Why deeper didn’t help

The last note asked whether sweeping the pool would recover the lost recall or merely relocate the question. It relocated it. The candidates are present; the fusion demotes them. A gold paper sitting mid-rank in both arms earns only small reciprocal-rank terms from RRF and lands below the cut no matter how many candidates are admitted around it.

At pool 500, seven queries have their relevant paper in the candidate set yet missing from the fused top-50. One is the WASP-96b paper that lexical alone surfaced in the ablation note — still in the pool, still left out. Several of the others sit in both arms’ top-500 and are demoted anyway, the cleanest version of the problem: no single-arm blindness to blame. The complementarity counts do shift with depth — papers once exclusive to one arm migrate into both as the pool grows — but that redistribution does nothing for what fusion surfaces. The candidate set and the ranking are decoupled, and it is the ranking that binds.

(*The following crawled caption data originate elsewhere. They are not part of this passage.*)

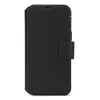 Odinė dėklė iPhone 16, juoda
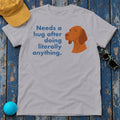 Vizsla Needs a Hug After Anything Tee in Athletic Heather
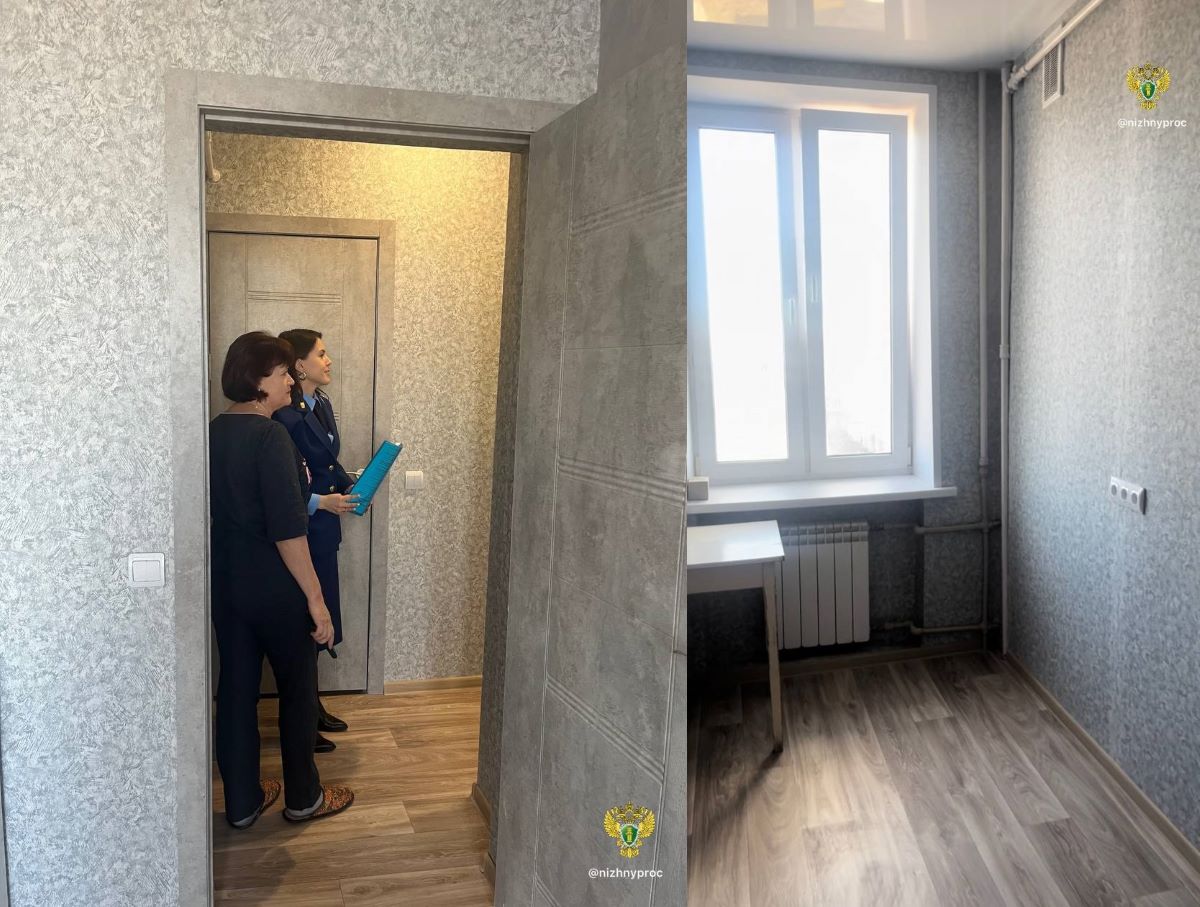 После вмешательства прокуратуры квартиру привели в порядок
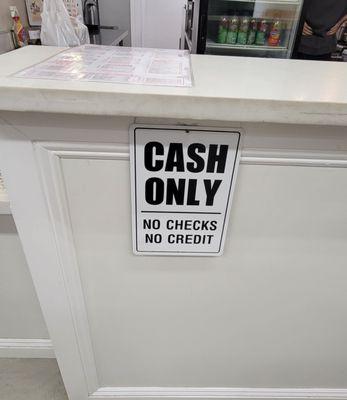 Cash only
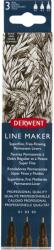 Derwent Tűfilc szett, 0, 1/ 0, 3/0, 5 mm, DERWENT "Line Marker", Fekete (DW2305560)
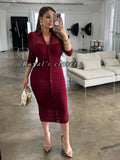 Giselle mesh midi dress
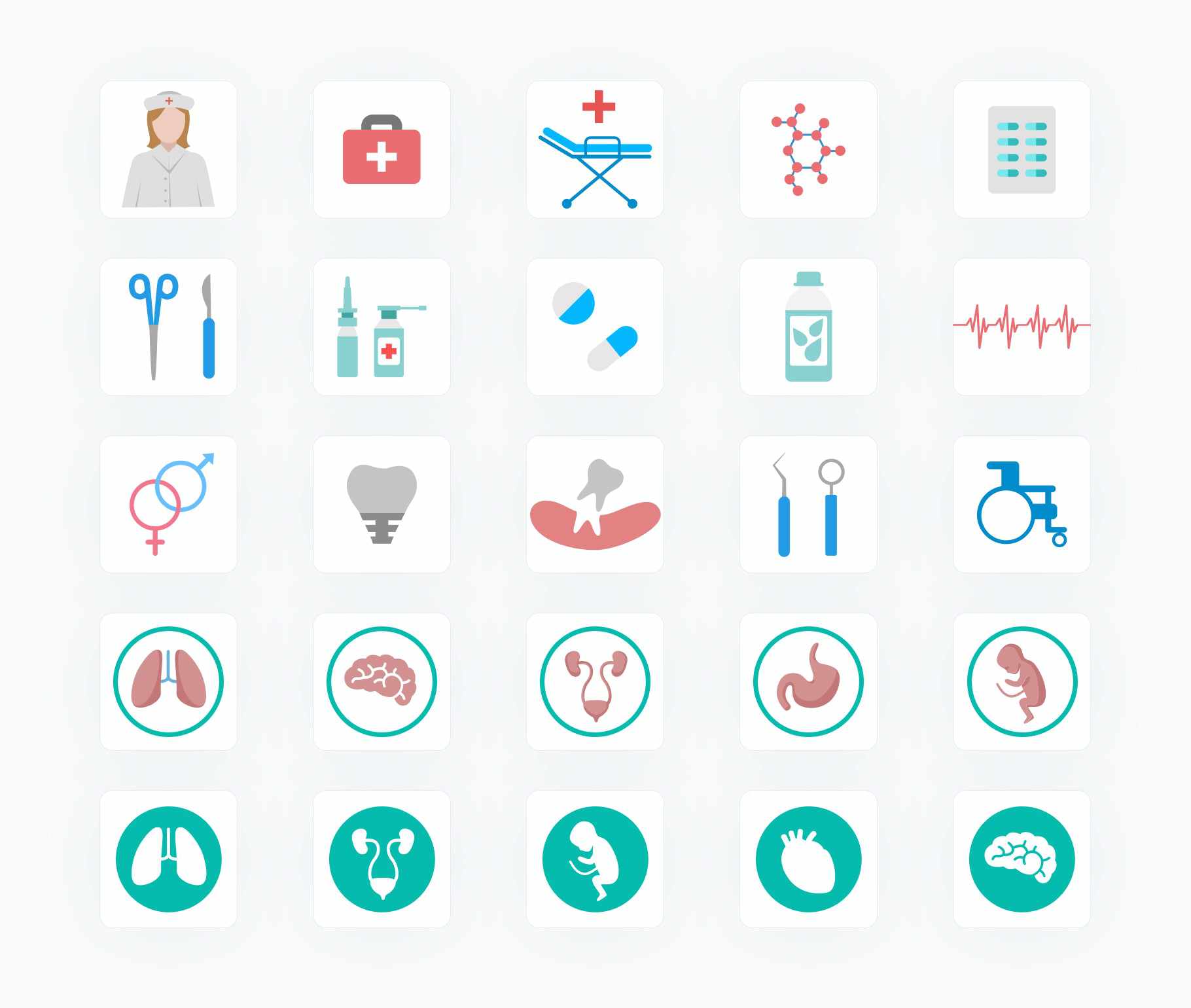 Medical-Flat-Vector-Icons Icons Medical Flat Vector Icons S12082101 powerpoint-template keynote-template google-slides-template infographic-template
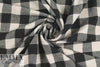 French yarn-dye plaid wool flannel - black/quarry 2.25 yd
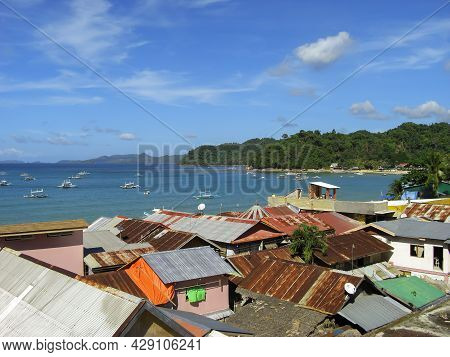 View Over The Coast In El Nido On The Island Palawan On The Philippines 17.12.2012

The arm edges didn’t move either

I had a second prediction: as the pool deepened and fusion mattered less, the margins between arms would compress. They did not compress; they did not move at all. The dense−hybrid and lexical−hybrid Recall@10 margins, with their bootstrap intervals and leave-one-out checks, are identical at every depth.1 The fragile edge from the last note stays fragile — hybrid over dense survives dropping 25 of 29 queries and collapses on any of the same four — and the robust one stays robust: hybrid over lexical survives all 29. Those margins live in the top-10 fused ranking, which a deeper pool did not touch.

The lever

So the lever is not the pool. Against the frozen labels, the candidate set is already saturated — a perfect 1.000 for the named queries at every depth, and 1.000 across all 29 by pool 500. What decides whether a user sees the relevant paper in the top ten is RRF’s ordering, which a deeper pool did not change at the top-10. The intervention that can turn candidate recall into top-k recall is a second stage that reranks the candidates a fixed pool already holds — the cross-encoder reranker I flagged as the next hypothesis in the first note. Whether it actually recovers the demoted papers is the next experiment, not a foregone conclusion.

If I stay on RRF in the meantime, the sweep sets an operating point: pool 100, which captures the one recoverable piece of fused recall — a query or two — at about 157 candidates per query. Pool 200 and 500 fuse three to seven hundred candidates and buy nothing, sometimes less. That is the whole return on a deeper pool, and the case for not spending the next week on a bigger net. The papers the labels call relevant are already in the net; the next thing worth building is the stage that reads them.

  1. Paired-difference bootstrap, 10,000 resamples, seed 20260531; leave-one-out drops each query in turn and refits the interval to check it still excludes zero.